Bug o’the Week – Black-margined Loosestrife Beetle
Howdy, BugFans,
Purple loosestrife is a beautiful plant, with great wands of magenta flowers waving in the breeze. Some say that, like a long list of other invasives, it entered the country in the ballast of ocean-going ships; others say that it was imported deliberately because it’s a medicinal plant as well as a great honeybee plant. The BugLady knew a beekeeper who seeded purple loosestrife from the back of his snowmobile one winter, before he knew better (repent at leisure). At any rate, it’s been here for 150 years or so, but it really started getting our attention in the 1970’s. On its home turf, it exists in proportion to other wetland plants; here, it crowds out native vegetation, its dense stands discourage nesting waterfowl, and it’s not used by wildlife as a food plant (insects sure love the flowers, though).
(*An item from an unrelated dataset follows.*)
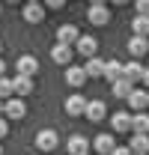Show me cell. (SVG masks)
Returning <instances> with one entry per match:
<instances>
[{"label": "cell", "mask_w": 149, "mask_h": 155, "mask_svg": "<svg viewBox=\"0 0 149 155\" xmlns=\"http://www.w3.org/2000/svg\"><path fill=\"white\" fill-rule=\"evenodd\" d=\"M146 75V66L140 63V60H131V63H122V78L131 81V84H137V81H143Z\"/></svg>", "instance_id": "cell-1"}, {"label": "cell", "mask_w": 149, "mask_h": 155, "mask_svg": "<svg viewBox=\"0 0 149 155\" xmlns=\"http://www.w3.org/2000/svg\"><path fill=\"white\" fill-rule=\"evenodd\" d=\"M66 84L72 90H81L87 84V69L84 66H66Z\"/></svg>", "instance_id": "cell-2"}, {"label": "cell", "mask_w": 149, "mask_h": 155, "mask_svg": "<svg viewBox=\"0 0 149 155\" xmlns=\"http://www.w3.org/2000/svg\"><path fill=\"white\" fill-rule=\"evenodd\" d=\"M72 57H74V48H72V45L57 42L54 48H51V60H54V63H60V66H72Z\"/></svg>", "instance_id": "cell-3"}, {"label": "cell", "mask_w": 149, "mask_h": 155, "mask_svg": "<svg viewBox=\"0 0 149 155\" xmlns=\"http://www.w3.org/2000/svg\"><path fill=\"white\" fill-rule=\"evenodd\" d=\"M57 143H60V137H57L54 128H42L36 134V146L42 149V152H51V149H57Z\"/></svg>", "instance_id": "cell-4"}, {"label": "cell", "mask_w": 149, "mask_h": 155, "mask_svg": "<svg viewBox=\"0 0 149 155\" xmlns=\"http://www.w3.org/2000/svg\"><path fill=\"white\" fill-rule=\"evenodd\" d=\"M87 21H90V24H95V27L108 24V21H111L108 6H104V3H93V6H90V12H87Z\"/></svg>", "instance_id": "cell-5"}, {"label": "cell", "mask_w": 149, "mask_h": 155, "mask_svg": "<svg viewBox=\"0 0 149 155\" xmlns=\"http://www.w3.org/2000/svg\"><path fill=\"white\" fill-rule=\"evenodd\" d=\"M87 104H90L87 98L81 96V93H74V96L66 98V114H69V116H84V114H87Z\"/></svg>", "instance_id": "cell-6"}, {"label": "cell", "mask_w": 149, "mask_h": 155, "mask_svg": "<svg viewBox=\"0 0 149 155\" xmlns=\"http://www.w3.org/2000/svg\"><path fill=\"white\" fill-rule=\"evenodd\" d=\"M111 125H113L116 134H128L131 131V114L128 110H116V114L111 116Z\"/></svg>", "instance_id": "cell-7"}, {"label": "cell", "mask_w": 149, "mask_h": 155, "mask_svg": "<svg viewBox=\"0 0 149 155\" xmlns=\"http://www.w3.org/2000/svg\"><path fill=\"white\" fill-rule=\"evenodd\" d=\"M125 101L131 104L134 114H140V110H146V107H149V90H131V96L125 98Z\"/></svg>", "instance_id": "cell-8"}, {"label": "cell", "mask_w": 149, "mask_h": 155, "mask_svg": "<svg viewBox=\"0 0 149 155\" xmlns=\"http://www.w3.org/2000/svg\"><path fill=\"white\" fill-rule=\"evenodd\" d=\"M66 149H69V155H84V152H90V137L72 134L69 140H66Z\"/></svg>", "instance_id": "cell-9"}, {"label": "cell", "mask_w": 149, "mask_h": 155, "mask_svg": "<svg viewBox=\"0 0 149 155\" xmlns=\"http://www.w3.org/2000/svg\"><path fill=\"white\" fill-rule=\"evenodd\" d=\"M15 69H18V75H27V78H33V75L39 72V60L33 57V54H24V57H18Z\"/></svg>", "instance_id": "cell-10"}, {"label": "cell", "mask_w": 149, "mask_h": 155, "mask_svg": "<svg viewBox=\"0 0 149 155\" xmlns=\"http://www.w3.org/2000/svg\"><path fill=\"white\" fill-rule=\"evenodd\" d=\"M93 149H95L98 155H111L113 149H116V137H113V134H95Z\"/></svg>", "instance_id": "cell-11"}, {"label": "cell", "mask_w": 149, "mask_h": 155, "mask_svg": "<svg viewBox=\"0 0 149 155\" xmlns=\"http://www.w3.org/2000/svg\"><path fill=\"white\" fill-rule=\"evenodd\" d=\"M95 48H98V39H95V36H81L78 42H74V51H78V54H84L87 60L95 57Z\"/></svg>", "instance_id": "cell-12"}, {"label": "cell", "mask_w": 149, "mask_h": 155, "mask_svg": "<svg viewBox=\"0 0 149 155\" xmlns=\"http://www.w3.org/2000/svg\"><path fill=\"white\" fill-rule=\"evenodd\" d=\"M104 114H108V107H104V101H101V98H93V101H90V104H87V119H90V122H101V119H104Z\"/></svg>", "instance_id": "cell-13"}, {"label": "cell", "mask_w": 149, "mask_h": 155, "mask_svg": "<svg viewBox=\"0 0 149 155\" xmlns=\"http://www.w3.org/2000/svg\"><path fill=\"white\" fill-rule=\"evenodd\" d=\"M146 51H149V39H146V36H131V39H128V54H131L134 60H140Z\"/></svg>", "instance_id": "cell-14"}, {"label": "cell", "mask_w": 149, "mask_h": 155, "mask_svg": "<svg viewBox=\"0 0 149 155\" xmlns=\"http://www.w3.org/2000/svg\"><path fill=\"white\" fill-rule=\"evenodd\" d=\"M24 21H27V24L45 21V6H42V3H27V6H24Z\"/></svg>", "instance_id": "cell-15"}, {"label": "cell", "mask_w": 149, "mask_h": 155, "mask_svg": "<svg viewBox=\"0 0 149 155\" xmlns=\"http://www.w3.org/2000/svg\"><path fill=\"white\" fill-rule=\"evenodd\" d=\"M3 114L9 116V119H24V116H27V104H24L21 98H9V101H6V110H3Z\"/></svg>", "instance_id": "cell-16"}, {"label": "cell", "mask_w": 149, "mask_h": 155, "mask_svg": "<svg viewBox=\"0 0 149 155\" xmlns=\"http://www.w3.org/2000/svg\"><path fill=\"white\" fill-rule=\"evenodd\" d=\"M78 39H81V33H78L74 24H63V27L57 30V42H63V45H72V42H78Z\"/></svg>", "instance_id": "cell-17"}, {"label": "cell", "mask_w": 149, "mask_h": 155, "mask_svg": "<svg viewBox=\"0 0 149 155\" xmlns=\"http://www.w3.org/2000/svg\"><path fill=\"white\" fill-rule=\"evenodd\" d=\"M131 131L134 134H149V114H131Z\"/></svg>", "instance_id": "cell-18"}, {"label": "cell", "mask_w": 149, "mask_h": 155, "mask_svg": "<svg viewBox=\"0 0 149 155\" xmlns=\"http://www.w3.org/2000/svg\"><path fill=\"white\" fill-rule=\"evenodd\" d=\"M128 149H131L134 155H149V137H146V134H134V137L128 140Z\"/></svg>", "instance_id": "cell-19"}, {"label": "cell", "mask_w": 149, "mask_h": 155, "mask_svg": "<svg viewBox=\"0 0 149 155\" xmlns=\"http://www.w3.org/2000/svg\"><path fill=\"white\" fill-rule=\"evenodd\" d=\"M12 81H15V93H18V98H24V96H30V93H33V78L15 75Z\"/></svg>", "instance_id": "cell-20"}, {"label": "cell", "mask_w": 149, "mask_h": 155, "mask_svg": "<svg viewBox=\"0 0 149 155\" xmlns=\"http://www.w3.org/2000/svg\"><path fill=\"white\" fill-rule=\"evenodd\" d=\"M101 78H108L111 84H116V81L122 78V63H119V60H108V63H104V75H101Z\"/></svg>", "instance_id": "cell-21"}, {"label": "cell", "mask_w": 149, "mask_h": 155, "mask_svg": "<svg viewBox=\"0 0 149 155\" xmlns=\"http://www.w3.org/2000/svg\"><path fill=\"white\" fill-rule=\"evenodd\" d=\"M104 63H108V60L90 57V60H87V66H84V69H87V78H101V75H104Z\"/></svg>", "instance_id": "cell-22"}, {"label": "cell", "mask_w": 149, "mask_h": 155, "mask_svg": "<svg viewBox=\"0 0 149 155\" xmlns=\"http://www.w3.org/2000/svg\"><path fill=\"white\" fill-rule=\"evenodd\" d=\"M131 90H134V84H131V81H125V78H119L116 84H111V93H113L116 98H128Z\"/></svg>", "instance_id": "cell-23"}, {"label": "cell", "mask_w": 149, "mask_h": 155, "mask_svg": "<svg viewBox=\"0 0 149 155\" xmlns=\"http://www.w3.org/2000/svg\"><path fill=\"white\" fill-rule=\"evenodd\" d=\"M131 30H134V36H149V15H134Z\"/></svg>", "instance_id": "cell-24"}, {"label": "cell", "mask_w": 149, "mask_h": 155, "mask_svg": "<svg viewBox=\"0 0 149 155\" xmlns=\"http://www.w3.org/2000/svg\"><path fill=\"white\" fill-rule=\"evenodd\" d=\"M15 93V81H9V78H0V98L3 101H9Z\"/></svg>", "instance_id": "cell-25"}, {"label": "cell", "mask_w": 149, "mask_h": 155, "mask_svg": "<svg viewBox=\"0 0 149 155\" xmlns=\"http://www.w3.org/2000/svg\"><path fill=\"white\" fill-rule=\"evenodd\" d=\"M134 9L137 15H149V0H134Z\"/></svg>", "instance_id": "cell-26"}, {"label": "cell", "mask_w": 149, "mask_h": 155, "mask_svg": "<svg viewBox=\"0 0 149 155\" xmlns=\"http://www.w3.org/2000/svg\"><path fill=\"white\" fill-rule=\"evenodd\" d=\"M111 155H134V152H131L128 146H116V149H113V152H111Z\"/></svg>", "instance_id": "cell-27"}, {"label": "cell", "mask_w": 149, "mask_h": 155, "mask_svg": "<svg viewBox=\"0 0 149 155\" xmlns=\"http://www.w3.org/2000/svg\"><path fill=\"white\" fill-rule=\"evenodd\" d=\"M6 131H9V122H6V119L0 116V137H6Z\"/></svg>", "instance_id": "cell-28"}, {"label": "cell", "mask_w": 149, "mask_h": 155, "mask_svg": "<svg viewBox=\"0 0 149 155\" xmlns=\"http://www.w3.org/2000/svg\"><path fill=\"white\" fill-rule=\"evenodd\" d=\"M63 3H66V0H45V6H51V9H60Z\"/></svg>", "instance_id": "cell-29"}, {"label": "cell", "mask_w": 149, "mask_h": 155, "mask_svg": "<svg viewBox=\"0 0 149 155\" xmlns=\"http://www.w3.org/2000/svg\"><path fill=\"white\" fill-rule=\"evenodd\" d=\"M3 72H6V63L0 60V78H6V75H3Z\"/></svg>", "instance_id": "cell-30"}, {"label": "cell", "mask_w": 149, "mask_h": 155, "mask_svg": "<svg viewBox=\"0 0 149 155\" xmlns=\"http://www.w3.org/2000/svg\"><path fill=\"white\" fill-rule=\"evenodd\" d=\"M143 84H146V90H149V69H146V75H143Z\"/></svg>", "instance_id": "cell-31"}, {"label": "cell", "mask_w": 149, "mask_h": 155, "mask_svg": "<svg viewBox=\"0 0 149 155\" xmlns=\"http://www.w3.org/2000/svg\"><path fill=\"white\" fill-rule=\"evenodd\" d=\"M3 110H6V101H3V98H0V116H3Z\"/></svg>", "instance_id": "cell-32"}, {"label": "cell", "mask_w": 149, "mask_h": 155, "mask_svg": "<svg viewBox=\"0 0 149 155\" xmlns=\"http://www.w3.org/2000/svg\"><path fill=\"white\" fill-rule=\"evenodd\" d=\"M113 3H116V6H122V3H128V0H113Z\"/></svg>", "instance_id": "cell-33"}, {"label": "cell", "mask_w": 149, "mask_h": 155, "mask_svg": "<svg viewBox=\"0 0 149 155\" xmlns=\"http://www.w3.org/2000/svg\"><path fill=\"white\" fill-rule=\"evenodd\" d=\"M93 3H104V0H90V6H93Z\"/></svg>", "instance_id": "cell-34"}, {"label": "cell", "mask_w": 149, "mask_h": 155, "mask_svg": "<svg viewBox=\"0 0 149 155\" xmlns=\"http://www.w3.org/2000/svg\"><path fill=\"white\" fill-rule=\"evenodd\" d=\"M6 3H18V0H6Z\"/></svg>", "instance_id": "cell-35"}, {"label": "cell", "mask_w": 149, "mask_h": 155, "mask_svg": "<svg viewBox=\"0 0 149 155\" xmlns=\"http://www.w3.org/2000/svg\"><path fill=\"white\" fill-rule=\"evenodd\" d=\"M30 3H42V0H30Z\"/></svg>", "instance_id": "cell-36"}, {"label": "cell", "mask_w": 149, "mask_h": 155, "mask_svg": "<svg viewBox=\"0 0 149 155\" xmlns=\"http://www.w3.org/2000/svg\"><path fill=\"white\" fill-rule=\"evenodd\" d=\"M0 51H3V42H0Z\"/></svg>", "instance_id": "cell-37"}, {"label": "cell", "mask_w": 149, "mask_h": 155, "mask_svg": "<svg viewBox=\"0 0 149 155\" xmlns=\"http://www.w3.org/2000/svg\"><path fill=\"white\" fill-rule=\"evenodd\" d=\"M0 155H3V146H0Z\"/></svg>", "instance_id": "cell-38"}, {"label": "cell", "mask_w": 149, "mask_h": 155, "mask_svg": "<svg viewBox=\"0 0 149 155\" xmlns=\"http://www.w3.org/2000/svg\"><path fill=\"white\" fill-rule=\"evenodd\" d=\"M84 155H90V152H84Z\"/></svg>", "instance_id": "cell-39"}]
</instances>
There are native loosestrifes, but they’re not invasive.
When purple loosestrife began taking over American wetlands, scientists visited the Old Country to identify the grazers that the plant had left behind, and they found three species of weevils and two leaf beetles (family Chrysomelidae), Galerucella calmariensis and G. pusilla – the “Cella” beetles. The BugLady thinks that she photographed the Black-margined Loosestrife Beetle (Galerucella calmariensis) (BMLB) (some are “bandier” than others.